**EXERCISE PROMPT**
Rewrite the records below, changing "white van" to "parked van" and leaving every other part as it is. Leave out the pictures.
* * *
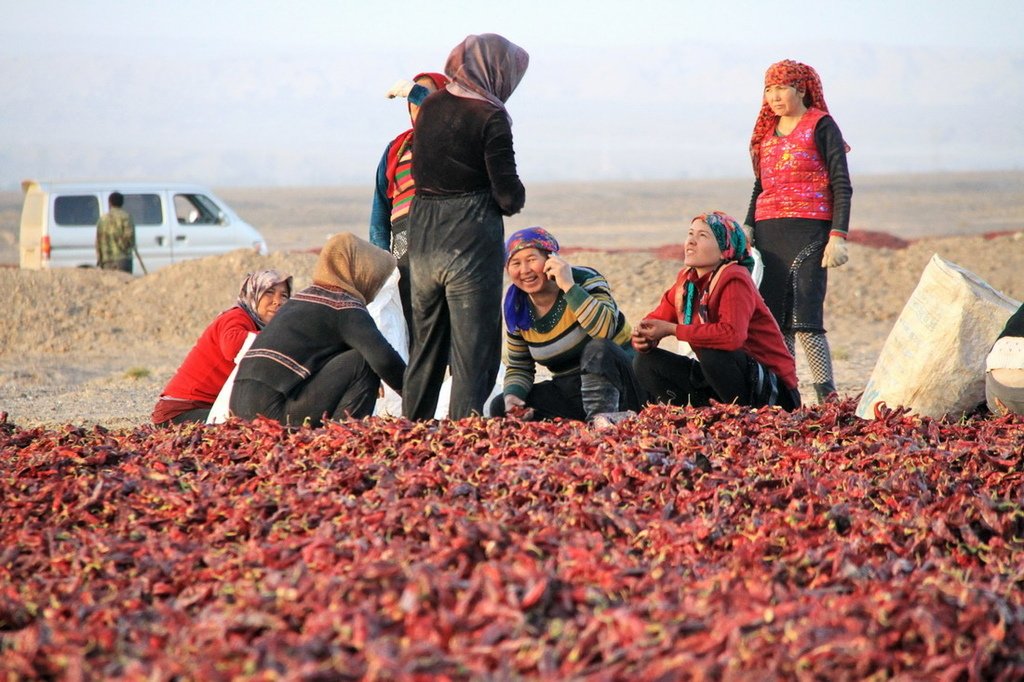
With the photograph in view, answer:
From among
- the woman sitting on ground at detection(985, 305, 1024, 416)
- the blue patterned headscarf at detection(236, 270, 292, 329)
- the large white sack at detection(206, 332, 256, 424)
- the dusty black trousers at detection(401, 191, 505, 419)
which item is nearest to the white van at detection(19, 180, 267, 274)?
the blue patterned headscarf at detection(236, 270, 292, 329)

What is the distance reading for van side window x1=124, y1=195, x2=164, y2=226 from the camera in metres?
16.3

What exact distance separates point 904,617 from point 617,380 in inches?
116

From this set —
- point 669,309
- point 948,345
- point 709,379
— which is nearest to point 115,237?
point 669,309

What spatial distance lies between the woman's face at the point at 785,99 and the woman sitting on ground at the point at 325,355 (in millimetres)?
2384

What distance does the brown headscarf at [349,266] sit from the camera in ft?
17.9

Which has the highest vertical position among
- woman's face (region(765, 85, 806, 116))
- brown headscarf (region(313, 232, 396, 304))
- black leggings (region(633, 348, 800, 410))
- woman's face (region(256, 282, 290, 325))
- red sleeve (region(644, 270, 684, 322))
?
woman's face (region(765, 85, 806, 116))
* * *
**THE REPLY**
With the photograph in view, answer:
From among
- the woman sitting on ground at detection(985, 305, 1024, 416)
- the blue patterned headscarf at detection(236, 270, 292, 329)
- the large white sack at detection(206, 332, 256, 424)
- the dusty black trousers at detection(401, 191, 505, 419)
which item is nearest to the parked van at detection(19, 180, 267, 274)?
the blue patterned headscarf at detection(236, 270, 292, 329)

What is the distance reading for van side window x1=124, y1=195, x2=164, y2=226 from the camera in metres?
16.3

What exact distance separates point 904,617 from point 617,380 in inches?
116

From this set —
- point 669,309
- point 948,345
- point 709,379
— which is nearest to point 115,237?
point 669,309

What spatial distance lies between the woman's face at the point at 785,99 and the woman sitting on ground at the point at 325,355 (in millimetres)?
2384

What distance does the brown headscarf at [349,266] sit from the camera in ft?
17.9

Which has the highest vertical position among
- woman's face (region(765, 85, 806, 116))
- brown headscarf (region(313, 232, 396, 304))
- black leggings (region(633, 348, 800, 410))
- woman's face (region(256, 282, 290, 325))
- red sleeve (region(644, 270, 684, 322))
?
woman's face (region(765, 85, 806, 116))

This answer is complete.